* [Information]:
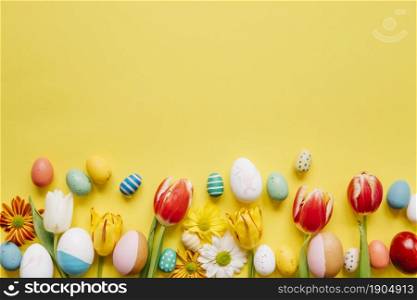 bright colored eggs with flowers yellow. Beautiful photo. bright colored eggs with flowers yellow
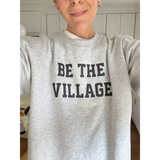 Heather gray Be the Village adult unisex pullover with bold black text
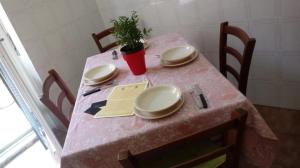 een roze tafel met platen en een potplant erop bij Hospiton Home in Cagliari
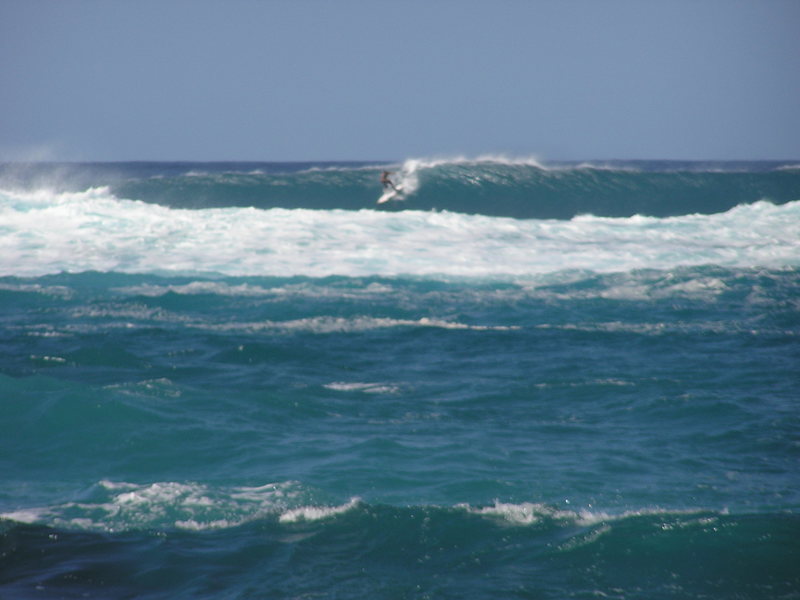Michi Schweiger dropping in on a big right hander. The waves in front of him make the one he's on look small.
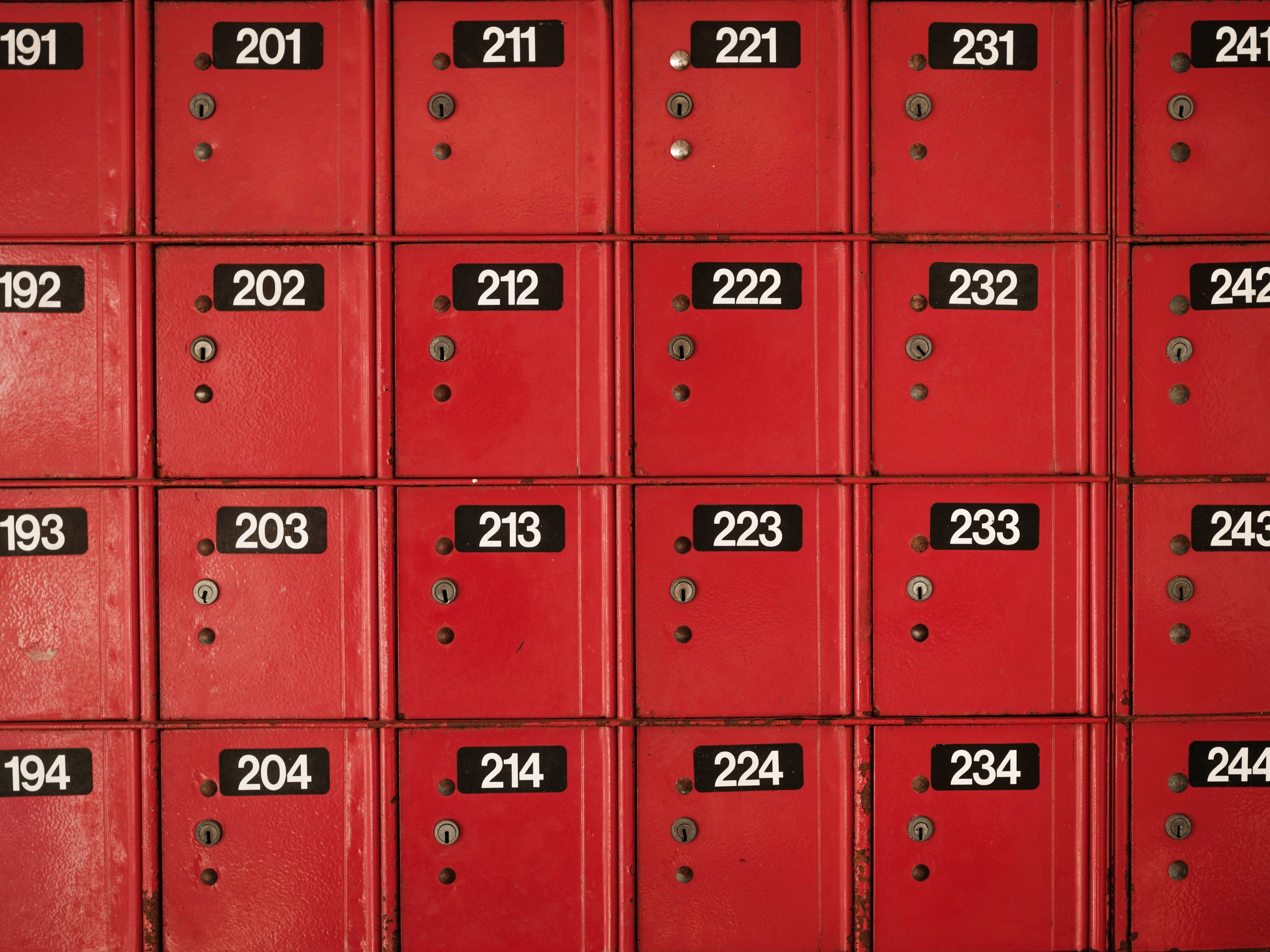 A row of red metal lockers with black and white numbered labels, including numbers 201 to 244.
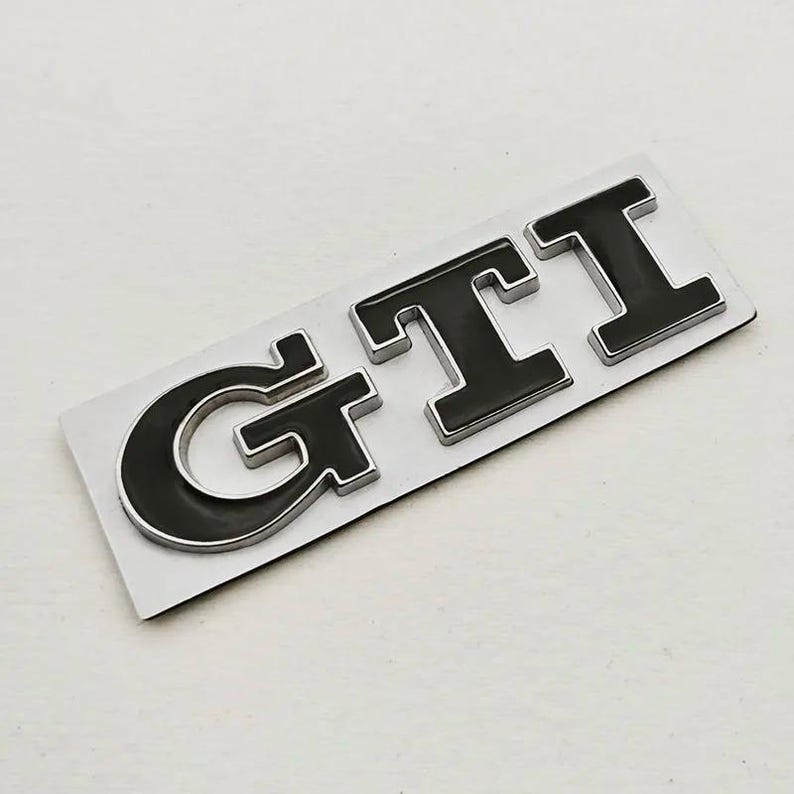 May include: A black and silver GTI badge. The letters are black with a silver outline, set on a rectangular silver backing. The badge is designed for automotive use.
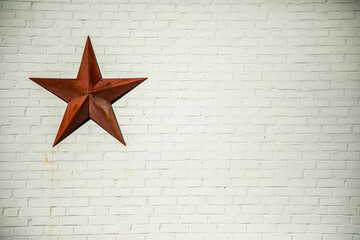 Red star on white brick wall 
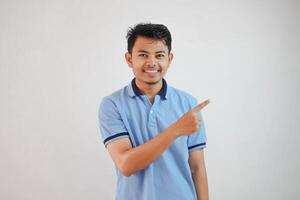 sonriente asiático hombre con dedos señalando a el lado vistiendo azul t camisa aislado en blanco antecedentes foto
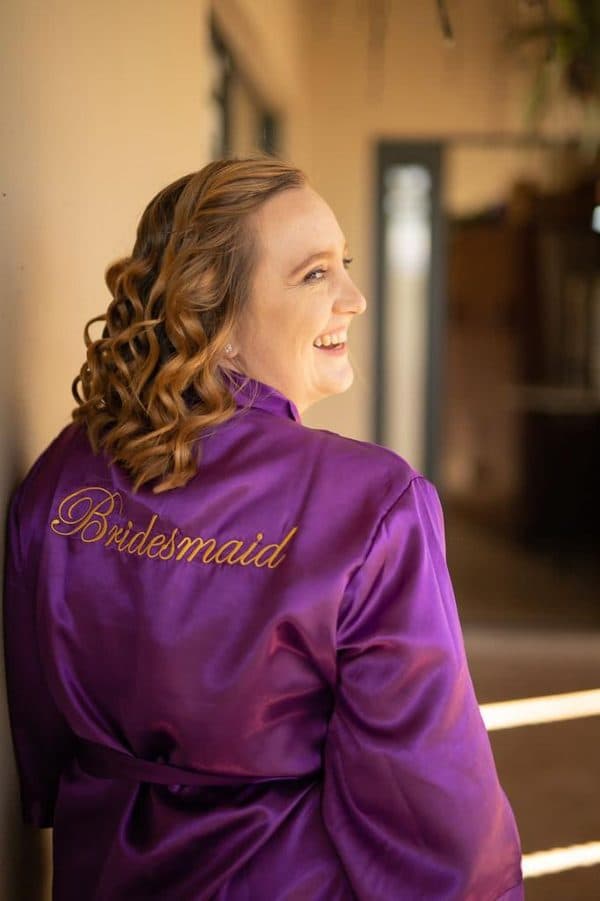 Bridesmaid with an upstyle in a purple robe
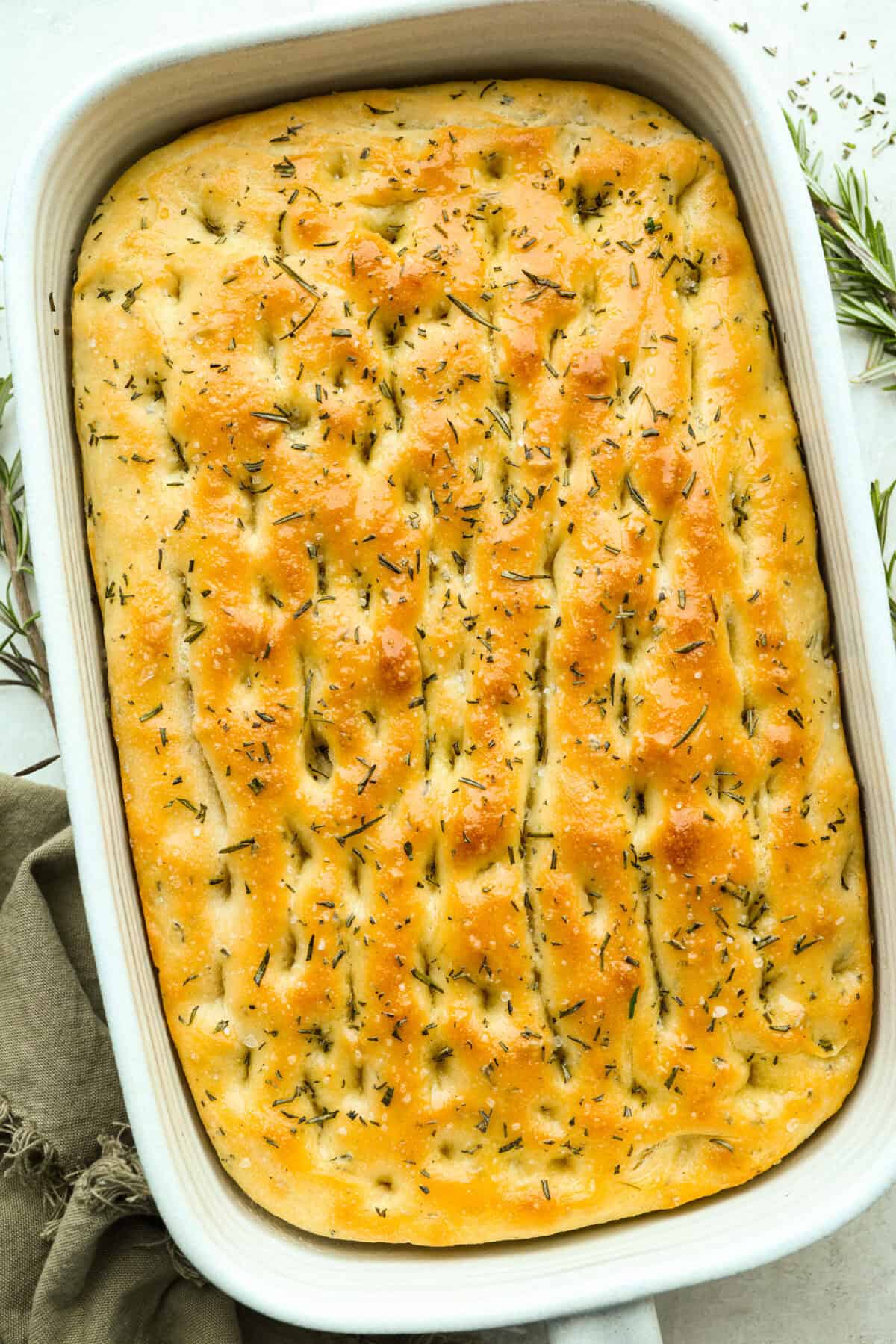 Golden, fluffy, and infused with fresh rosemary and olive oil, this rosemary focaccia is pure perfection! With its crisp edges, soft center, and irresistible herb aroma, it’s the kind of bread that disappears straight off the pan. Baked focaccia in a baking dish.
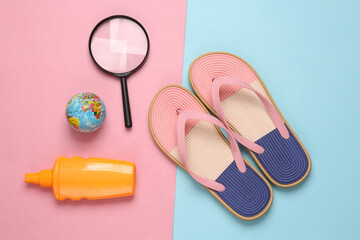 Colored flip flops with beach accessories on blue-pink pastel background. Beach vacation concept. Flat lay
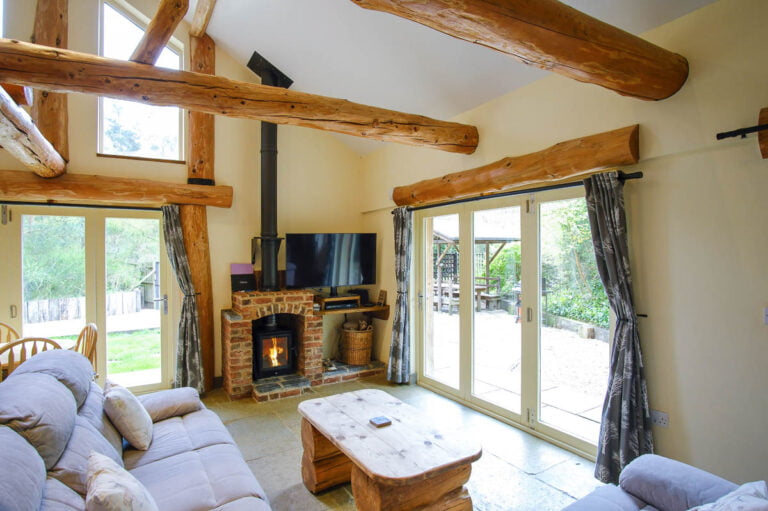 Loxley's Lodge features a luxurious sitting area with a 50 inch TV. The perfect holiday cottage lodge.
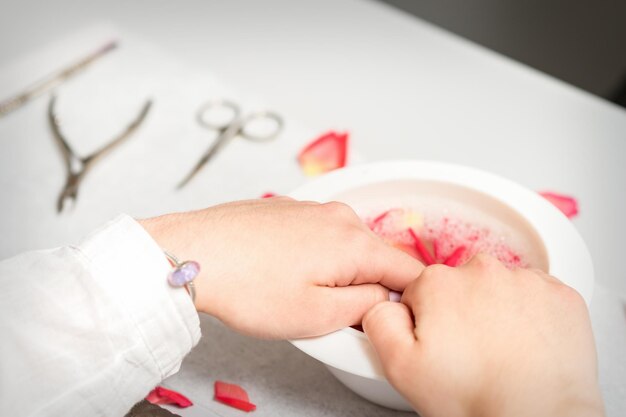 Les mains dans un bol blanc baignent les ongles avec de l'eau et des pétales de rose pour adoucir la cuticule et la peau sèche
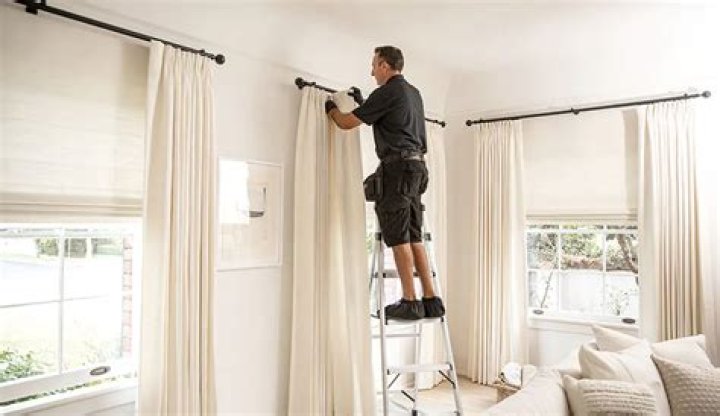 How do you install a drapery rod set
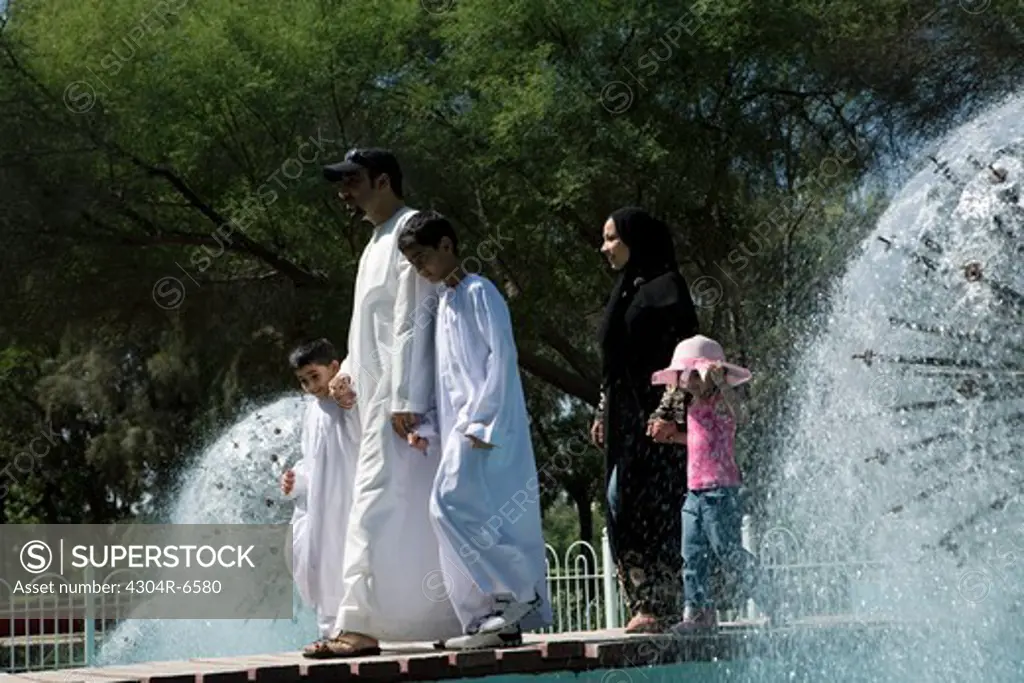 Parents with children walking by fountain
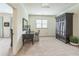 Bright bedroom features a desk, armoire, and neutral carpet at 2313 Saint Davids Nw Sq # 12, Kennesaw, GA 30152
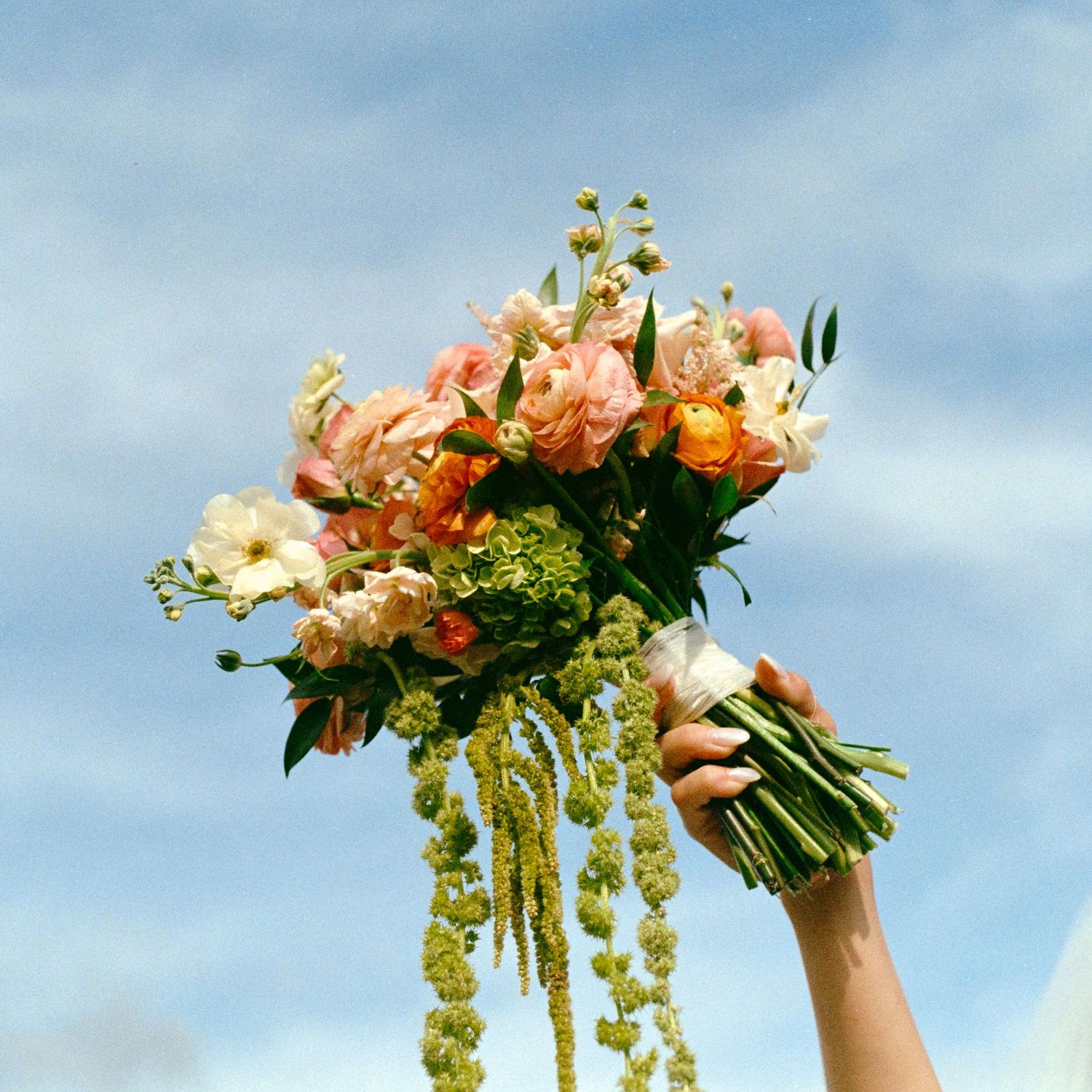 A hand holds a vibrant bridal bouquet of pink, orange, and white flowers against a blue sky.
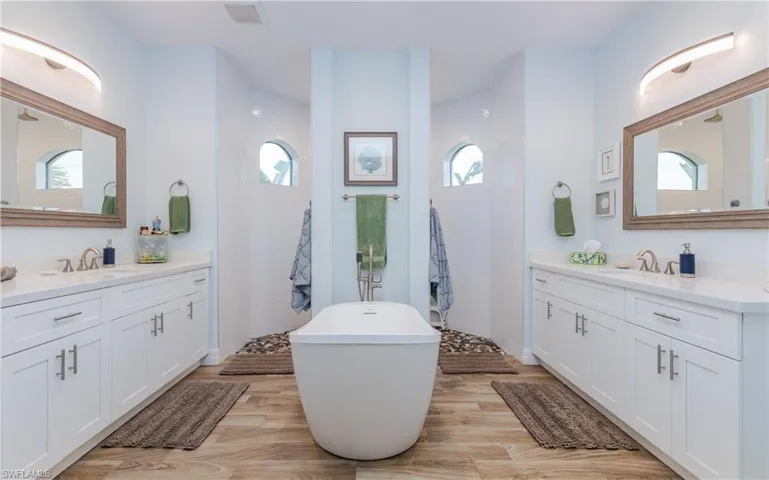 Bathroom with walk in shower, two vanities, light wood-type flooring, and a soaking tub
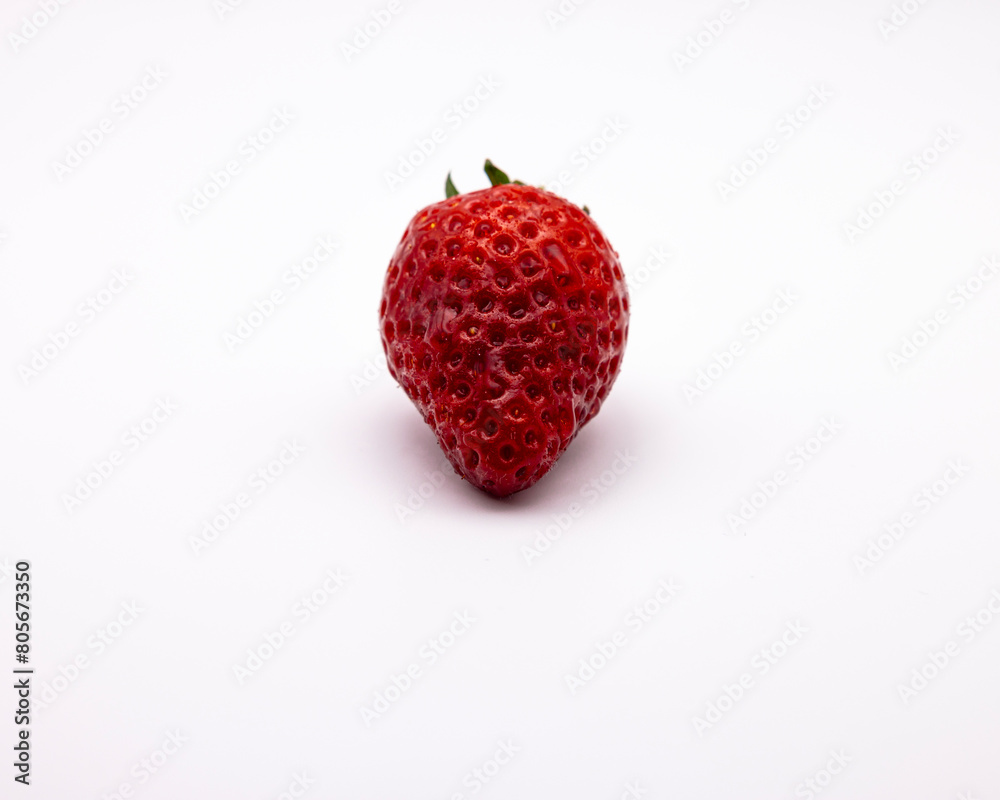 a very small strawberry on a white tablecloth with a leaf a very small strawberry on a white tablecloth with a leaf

* [Exercise directions]: Could you return all of the entries above exactly, without any images?

* [Answer section]:
 bright colored eggs with flowers yellow. Beautiful photo. bright colored eggs with flowers yellow
 Heather gray Be the Village adult unisex pullover with bold black text
 een roze tafel met platen en een potplant erop bij Hospiton Home in Cagliari
Michi Schweiger dropping in on a big right hander. The waves in front of him make the one he's on look small.
 A row of red metal lockers with black and white numbered labels, including numbers 201 to 244.
 May include: A black and silver GTI badge. The letters are black with a silver outline, set on a rectangular silver backing. The badge is designed for automotive use.
 Red star on white brick wall 
 sonriente asiático hombre con dedos señalando a el lado vistiendo azul t camisa aislado en blanco antecedentes foto
 Bridesmaid with an upstyle in a purple robe
 Golden, fluffy, and infused with fresh rosemary and olive oil, this rosemary focaccia is pure perfection! With its crisp edges, soft center, and irresistible herb aroma, it’s the kind of bread that disappears straight off the pan. Baked focaccia in a baking dish.
 Colored flip flops with beach accessories on blue-pink pastel background. Beach vacation concept. Flat lay
 Loxley's Lodge features a luxurious sitting area with a 50 inch TV. The perfect holiday cottage lodge.
 Les mains dans un bol blanc baignent les ongles avec de l'eau et des pétales de rose pour adoucir la cuticule et la peau sèche
 How do you install a drapery rod set
 Parents with children walking by fountain
 Bright bedroom features a desk, armoire, and neutral carpet at 2313 Saint Davids Nw Sq # 12, Kennesaw, GA 30152
 A hand holds a vibrant bridal bouquet of pink, orange, and white flowers against a blue sky.
 Bathroom with walk in shower, two vanities, light wood-type flooring, and a soaking tub
 a very small strawberry on a white tablecloth with a leaf a very small strawberry on a white tablecloth with a leaf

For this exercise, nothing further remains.